2. It is my belief that investors whose net worth does not conform to the proposed rules changes will be unduly punished, not only for being successful, but also by restricting their exposure to the appropriate investment vehicles suggested by their financial advisors. Our financial advisor understands the prudent man rule and the due diligence required of each investment vehicle, and if satisfied, appropriately makes the suggestion as to their viability. If these changes become law, advisors' ability to offer such investments will be severely restricted and thus take a market away from their business. It must be remembered that individuals and families investing in these non-traditional investments that require disclosure through private placement memoranda (PPM's) are performing a social good, not speculating in hedge funds and other private pools whose disclosure is limited.

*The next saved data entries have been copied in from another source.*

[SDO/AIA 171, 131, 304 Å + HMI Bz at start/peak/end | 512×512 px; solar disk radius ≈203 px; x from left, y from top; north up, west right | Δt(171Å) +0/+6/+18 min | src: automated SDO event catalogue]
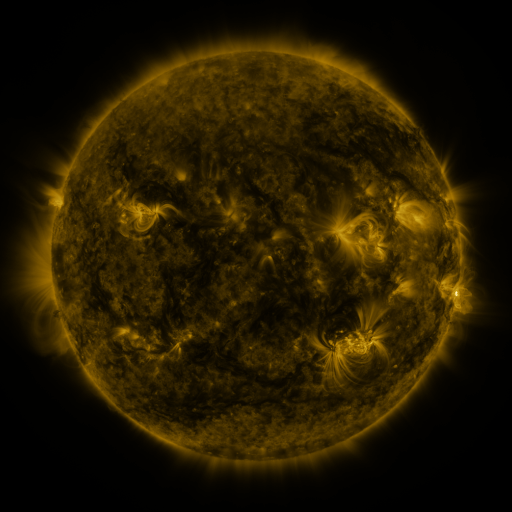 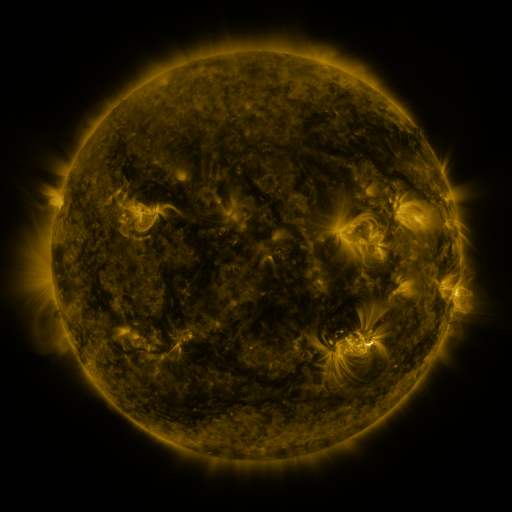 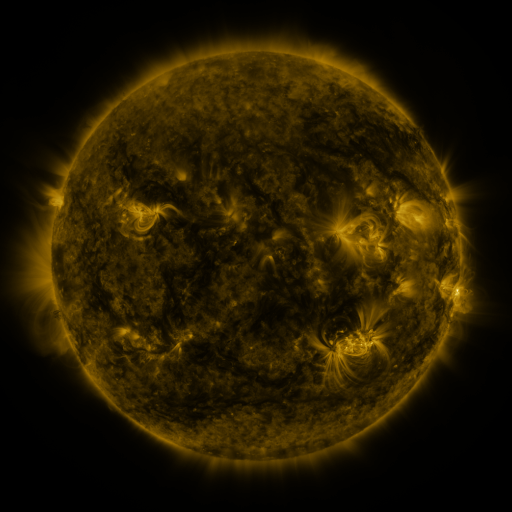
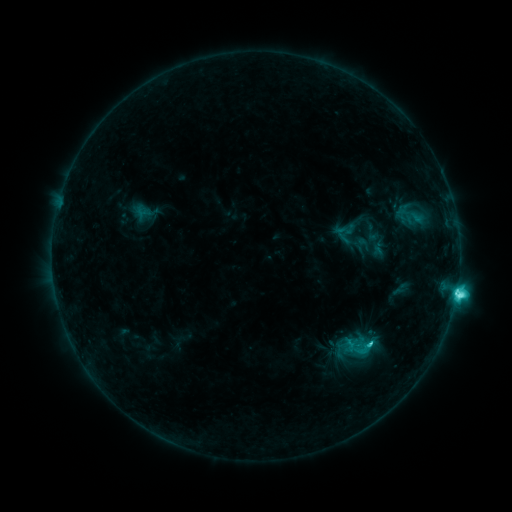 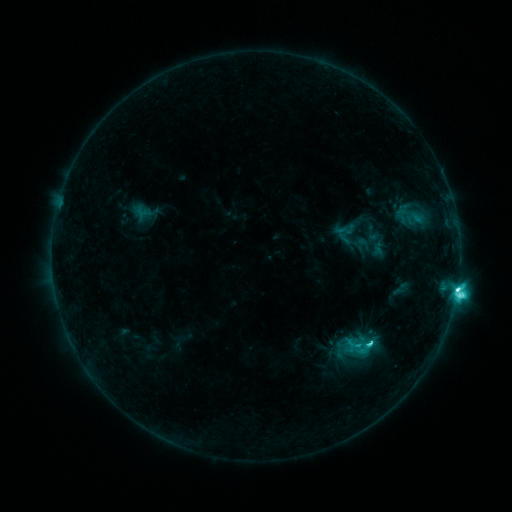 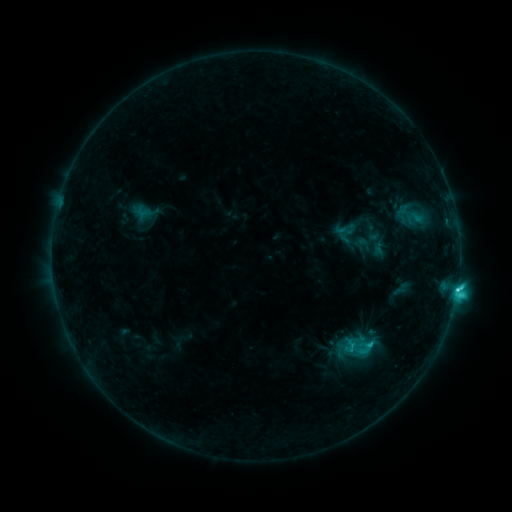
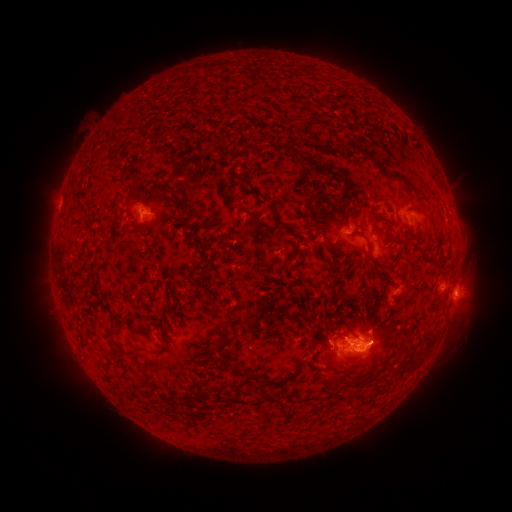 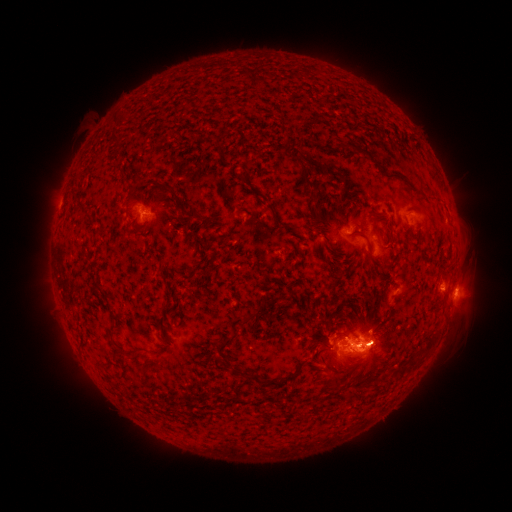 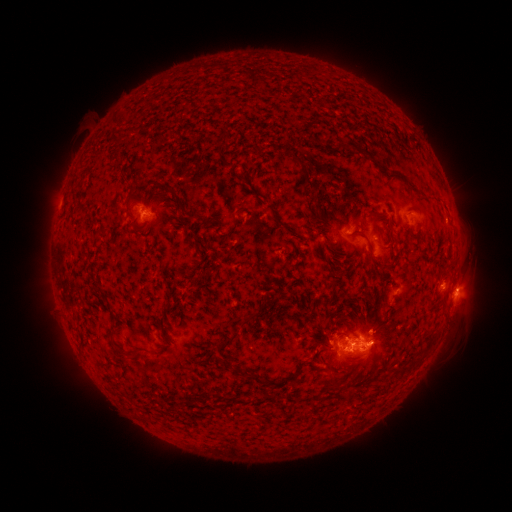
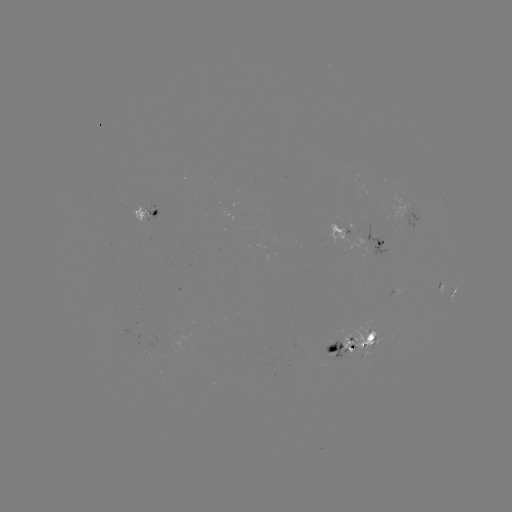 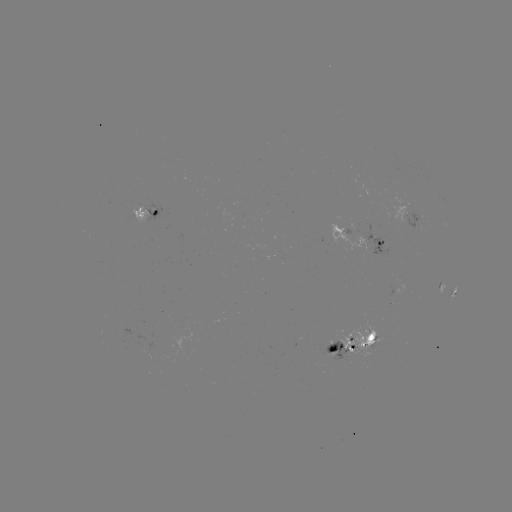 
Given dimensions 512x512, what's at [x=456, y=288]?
M1.1 flare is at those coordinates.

3. Also, it is important to note that a significant body of current real estate owners have taken advantage of IRS section 1031 rules and, therefore, could be deprived of exchanging their real estate properties into other tax-deferred real estate if these rules changes are enacted.

4. I fail to see any evidence that higher net worth above the current requirements make investors more sophisticated. As a family, we consider ourselves accredited investors who have managed to accumulate our assets through hard work and consider ourselves financially astute, more so than the super wealthy who may have inherited their money.

5. We are investors in non-traditional vehicles typically non-correlated to equity markets, providing a degree of diversification and reduced investor risk.

We understand investments can be complex, but not beyond our comprehension as accredited investors. Please keep the current rules in place or narrow the scope of the proposed changes.

We appreciate your consideration of our comments.